One advantage of the unified repository is that we don't have to keep track of multiple revisions: if we ever need to recreate output from a previous run, we only need to update the system to the single revision number stored in the output log.

One disadvantage is that if we modify the data while multiple heads are active, we may lose the data changes unless we manually copy those changes to each head.

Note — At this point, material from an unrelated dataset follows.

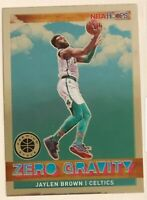 2019-20 NBA HOOPS PREMIUM STOCK JAYLEN BROWN #13 ZERO GRAVITY PACK FRESH SHARP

Are there any other pros/cons to splitting the code and the data into separate repositories?


Solution

  • Multiple repos:

    • pros:

      • component-based approach (you identify groups of files that can evolve independently one from another)
      • configuration specification: you list the references (here "revisions") you need for your system to work. If you want to modify one part without changing the other, you update that list.
      • partial clones: if you don't need all components, you can only clone the ones you want (doesn't apply in your case)
    • cons

      • configuration management: you need to track that configuration (usually through a parent repo, registering subrepos)
      • in your case, data is quite dependent on certain versions of the projects (you can have new data which doesn't make sense for old versions of the project)

    One repo

    • pros
      • system-based approach: you see your modules as one system (project and data).
      • repo management: all in one
      • tight link between modules (which can makes sense for data)
    • cons
      • data propagation (when, as you mention, several HEAD are active)
      • intermediate revisions (not to reflect a new feature, but just because some data changes)
      • larger clone (not relevant here, unless your data include large binaries)

    For non-binary data, with infrequent changes, I would still keep them in the same repo.